RECORDED INFORMATION:
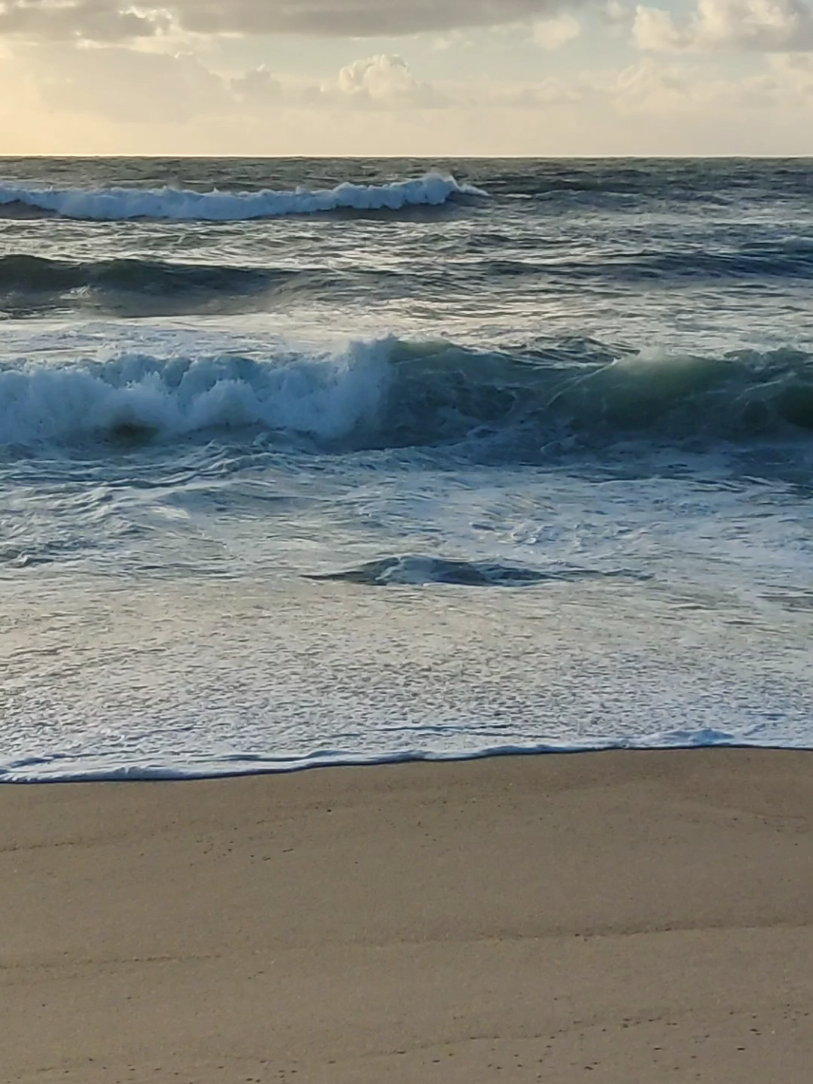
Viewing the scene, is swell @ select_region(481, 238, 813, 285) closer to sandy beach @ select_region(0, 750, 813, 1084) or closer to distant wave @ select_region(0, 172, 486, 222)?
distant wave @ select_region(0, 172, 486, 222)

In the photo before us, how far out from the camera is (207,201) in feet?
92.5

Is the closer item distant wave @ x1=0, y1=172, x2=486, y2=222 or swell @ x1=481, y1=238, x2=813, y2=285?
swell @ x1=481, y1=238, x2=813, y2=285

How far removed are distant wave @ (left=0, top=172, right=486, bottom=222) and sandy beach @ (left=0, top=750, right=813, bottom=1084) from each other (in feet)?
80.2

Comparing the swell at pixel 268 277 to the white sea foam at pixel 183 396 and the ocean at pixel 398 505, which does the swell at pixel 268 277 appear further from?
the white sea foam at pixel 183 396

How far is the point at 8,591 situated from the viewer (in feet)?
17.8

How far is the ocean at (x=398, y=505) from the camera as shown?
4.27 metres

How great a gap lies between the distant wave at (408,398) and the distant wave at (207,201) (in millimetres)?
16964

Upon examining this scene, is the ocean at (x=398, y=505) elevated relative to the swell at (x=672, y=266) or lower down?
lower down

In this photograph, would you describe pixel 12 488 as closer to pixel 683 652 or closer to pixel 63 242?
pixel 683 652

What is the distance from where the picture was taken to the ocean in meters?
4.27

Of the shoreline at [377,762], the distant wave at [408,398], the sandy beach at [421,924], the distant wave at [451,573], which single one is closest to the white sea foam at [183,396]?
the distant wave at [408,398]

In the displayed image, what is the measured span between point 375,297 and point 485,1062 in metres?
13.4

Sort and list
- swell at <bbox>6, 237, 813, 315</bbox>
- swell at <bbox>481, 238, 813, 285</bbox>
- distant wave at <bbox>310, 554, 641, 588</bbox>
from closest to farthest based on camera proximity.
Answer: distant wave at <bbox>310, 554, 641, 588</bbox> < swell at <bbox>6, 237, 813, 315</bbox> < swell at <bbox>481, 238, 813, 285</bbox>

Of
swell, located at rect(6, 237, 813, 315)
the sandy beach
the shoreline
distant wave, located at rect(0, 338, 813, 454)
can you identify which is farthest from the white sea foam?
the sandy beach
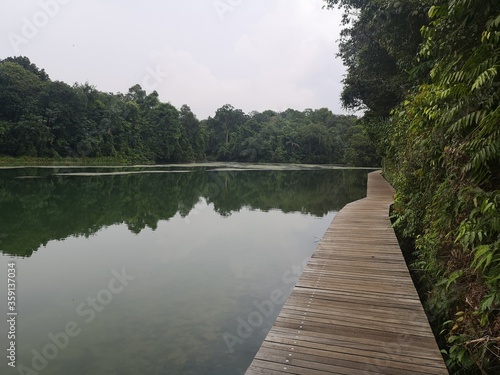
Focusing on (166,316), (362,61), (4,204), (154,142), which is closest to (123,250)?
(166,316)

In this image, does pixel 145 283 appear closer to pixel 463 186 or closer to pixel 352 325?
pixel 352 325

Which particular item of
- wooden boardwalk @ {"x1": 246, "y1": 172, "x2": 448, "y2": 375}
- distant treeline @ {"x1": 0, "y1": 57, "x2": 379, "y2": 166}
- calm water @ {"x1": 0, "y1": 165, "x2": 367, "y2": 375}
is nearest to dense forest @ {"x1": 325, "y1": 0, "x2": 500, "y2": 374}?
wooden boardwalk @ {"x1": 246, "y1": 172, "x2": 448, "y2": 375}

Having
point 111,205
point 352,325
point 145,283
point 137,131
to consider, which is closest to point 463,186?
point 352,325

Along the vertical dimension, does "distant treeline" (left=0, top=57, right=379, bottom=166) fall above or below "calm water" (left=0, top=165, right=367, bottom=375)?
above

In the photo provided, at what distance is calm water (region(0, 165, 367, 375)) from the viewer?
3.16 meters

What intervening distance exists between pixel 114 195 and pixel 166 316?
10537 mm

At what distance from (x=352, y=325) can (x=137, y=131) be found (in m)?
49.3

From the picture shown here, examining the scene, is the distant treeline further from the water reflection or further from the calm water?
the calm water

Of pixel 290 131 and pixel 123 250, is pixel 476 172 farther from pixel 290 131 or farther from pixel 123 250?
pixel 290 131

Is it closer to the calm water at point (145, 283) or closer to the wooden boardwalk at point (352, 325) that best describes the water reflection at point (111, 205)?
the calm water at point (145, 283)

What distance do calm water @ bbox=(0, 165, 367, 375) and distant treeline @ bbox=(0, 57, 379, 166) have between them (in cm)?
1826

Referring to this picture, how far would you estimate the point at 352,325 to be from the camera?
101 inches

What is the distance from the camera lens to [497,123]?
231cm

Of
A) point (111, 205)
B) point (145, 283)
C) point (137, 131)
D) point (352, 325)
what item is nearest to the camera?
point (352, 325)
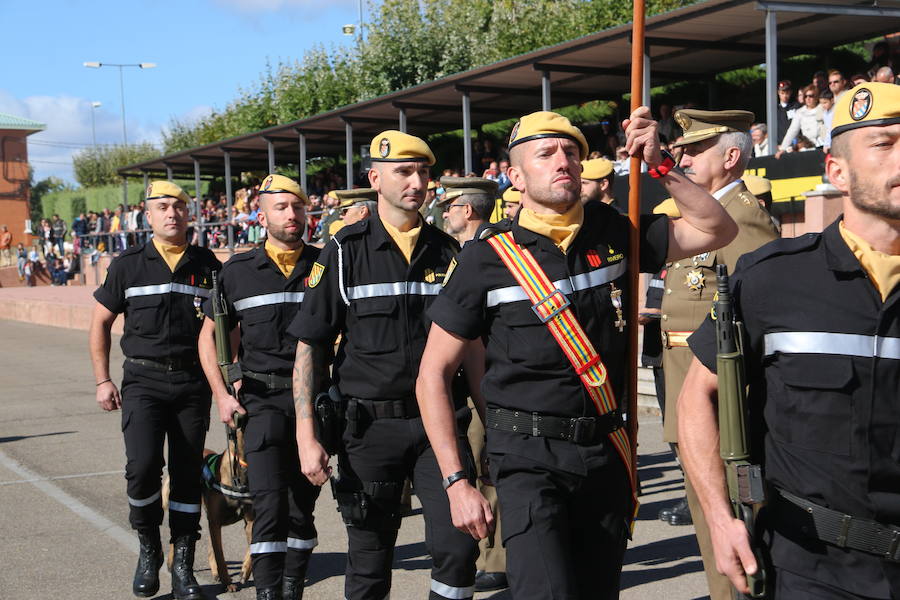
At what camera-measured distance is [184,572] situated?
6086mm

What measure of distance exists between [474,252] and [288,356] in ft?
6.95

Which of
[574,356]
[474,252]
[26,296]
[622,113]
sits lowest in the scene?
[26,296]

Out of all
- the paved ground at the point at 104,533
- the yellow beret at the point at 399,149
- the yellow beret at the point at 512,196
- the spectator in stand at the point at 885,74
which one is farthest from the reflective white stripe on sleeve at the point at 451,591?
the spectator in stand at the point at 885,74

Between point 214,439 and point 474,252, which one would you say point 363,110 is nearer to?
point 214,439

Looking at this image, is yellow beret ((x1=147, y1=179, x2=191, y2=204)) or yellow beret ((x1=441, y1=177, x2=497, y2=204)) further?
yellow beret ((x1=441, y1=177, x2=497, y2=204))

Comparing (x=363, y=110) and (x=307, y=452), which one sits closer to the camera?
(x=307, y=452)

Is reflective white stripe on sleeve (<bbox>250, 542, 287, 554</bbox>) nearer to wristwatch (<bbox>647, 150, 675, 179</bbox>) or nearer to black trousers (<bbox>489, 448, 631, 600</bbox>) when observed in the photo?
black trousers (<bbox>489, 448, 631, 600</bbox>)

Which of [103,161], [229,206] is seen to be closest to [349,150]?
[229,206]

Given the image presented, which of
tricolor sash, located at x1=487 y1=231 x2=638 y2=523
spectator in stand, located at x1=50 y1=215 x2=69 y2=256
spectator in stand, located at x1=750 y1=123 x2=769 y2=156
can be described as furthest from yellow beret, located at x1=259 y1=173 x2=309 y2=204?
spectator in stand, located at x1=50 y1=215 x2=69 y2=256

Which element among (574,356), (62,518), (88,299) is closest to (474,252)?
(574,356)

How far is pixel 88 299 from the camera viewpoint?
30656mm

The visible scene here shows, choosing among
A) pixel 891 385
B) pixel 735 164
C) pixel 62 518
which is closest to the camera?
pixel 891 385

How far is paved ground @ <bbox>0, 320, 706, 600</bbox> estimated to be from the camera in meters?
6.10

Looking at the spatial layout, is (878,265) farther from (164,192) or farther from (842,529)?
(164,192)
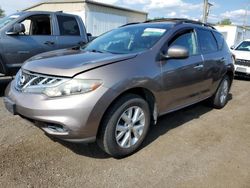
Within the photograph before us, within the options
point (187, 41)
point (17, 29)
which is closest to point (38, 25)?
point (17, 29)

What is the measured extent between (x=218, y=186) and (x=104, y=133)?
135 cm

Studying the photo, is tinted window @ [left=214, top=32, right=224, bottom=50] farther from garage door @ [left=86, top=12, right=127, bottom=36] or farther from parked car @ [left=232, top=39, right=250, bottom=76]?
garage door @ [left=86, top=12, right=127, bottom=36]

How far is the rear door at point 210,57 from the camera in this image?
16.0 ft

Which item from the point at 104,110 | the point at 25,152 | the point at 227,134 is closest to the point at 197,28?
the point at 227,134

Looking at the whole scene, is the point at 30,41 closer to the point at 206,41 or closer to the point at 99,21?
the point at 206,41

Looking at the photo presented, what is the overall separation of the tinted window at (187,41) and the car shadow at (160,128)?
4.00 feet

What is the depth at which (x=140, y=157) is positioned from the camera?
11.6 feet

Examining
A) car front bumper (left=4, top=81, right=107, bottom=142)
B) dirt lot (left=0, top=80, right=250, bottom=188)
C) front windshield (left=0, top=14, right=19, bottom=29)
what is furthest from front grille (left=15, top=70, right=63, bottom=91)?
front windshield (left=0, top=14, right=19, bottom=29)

TASK STATEMENT:
Reproduce the records exactly as they stand, from the line containing "Which element among" through the end of the records, including both of those lines. Leave out the pictures.

ANSWER TO THIS PROBLEM:
Which element among (574,356), (62,518), (88,299) is closest to (474,252)?
(574,356)

How far is pixel 88 299 from the camera viewpoint?
30656mm

The visible scene here shows, choosing among
A) pixel 891 385
B) pixel 735 164
C) pixel 62 518
which is closest to the camera?
pixel 891 385

How far is paved ground @ <bbox>0, 320, 706, 600</bbox> estimated to be from the camera in meters?
6.10

Looking at the spatial layout, is (878,265) farther from (164,192) or farther from (842,529)?
(164,192)
Within the photograph before us, within the options
point (187, 41)
point (17, 29)
which is closest to point (38, 25)?
point (17, 29)

What is the measured extent between (x=218, y=186) and (x=104, y=133)?
135 cm

Studying the photo, is tinted window @ [left=214, top=32, right=224, bottom=50] farther from garage door @ [left=86, top=12, right=127, bottom=36] or farther from parked car @ [left=232, top=39, right=250, bottom=76]?
garage door @ [left=86, top=12, right=127, bottom=36]

How far is the rear door at point 210,57 from the camera in this image?
16.0 ft

Which item from the point at 104,110 | the point at 25,152 | the point at 227,134 is closest to the point at 197,28?
the point at 227,134

Looking at the whole scene, is the point at 30,41 closer to the point at 206,41 or closer to the point at 99,21?
the point at 206,41

Looking at the photo presented, what is the overall separation of the tinted window at (187,41) and the car shadow at (160,128)?
4.00 feet

What is the depth at which (x=140, y=157) is positioned from the camera?
11.6 feet

Examining
A) car front bumper (left=4, top=81, right=107, bottom=142)
B) dirt lot (left=0, top=80, right=250, bottom=188)
C) front windshield (left=0, top=14, right=19, bottom=29)
what is furthest from front grille (left=15, top=70, right=63, bottom=91)?
front windshield (left=0, top=14, right=19, bottom=29)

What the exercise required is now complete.